Records of scene-based questions
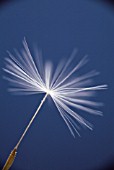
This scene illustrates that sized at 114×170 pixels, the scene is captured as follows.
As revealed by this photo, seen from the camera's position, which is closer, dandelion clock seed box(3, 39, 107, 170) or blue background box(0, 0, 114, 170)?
dandelion clock seed box(3, 39, 107, 170)

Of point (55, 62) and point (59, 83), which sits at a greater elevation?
point (55, 62)

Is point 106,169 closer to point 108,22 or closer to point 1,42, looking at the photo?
point 108,22

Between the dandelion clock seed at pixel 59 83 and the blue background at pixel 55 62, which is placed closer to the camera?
the dandelion clock seed at pixel 59 83

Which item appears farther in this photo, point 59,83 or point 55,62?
point 55,62
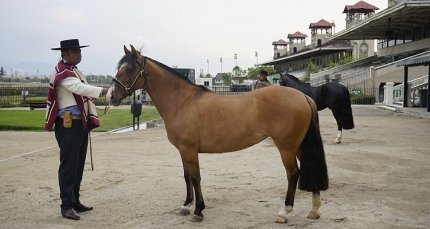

## WHAT TO DO
Rewrite all the items above, swapping "photo" for "image" and leaving everything else unchanged. Omit the pictures from your answer.

## RESULT
This scene illustrates that sized at 114×170 pixels, the scene is captured as follows.
As revealed by this image, seen from the camera's position, which is closer, dandelion clock seed box(3, 39, 107, 170) or blue background box(0, 0, 114, 170)?
dandelion clock seed box(3, 39, 107, 170)

Of point (55, 62) and point (59, 83), which sits at a greater elevation?
point (55, 62)

Is point 106,169 closer to point 108,22 or closer to point 1,42, looking at the image?
point 108,22

Between the dandelion clock seed at pixel 59 83 and the blue background at pixel 55 62, which is placed closer to the camera?
the dandelion clock seed at pixel 59 83

Which item appears farther in this image, point 59,83 or point 55,62?
point 55,62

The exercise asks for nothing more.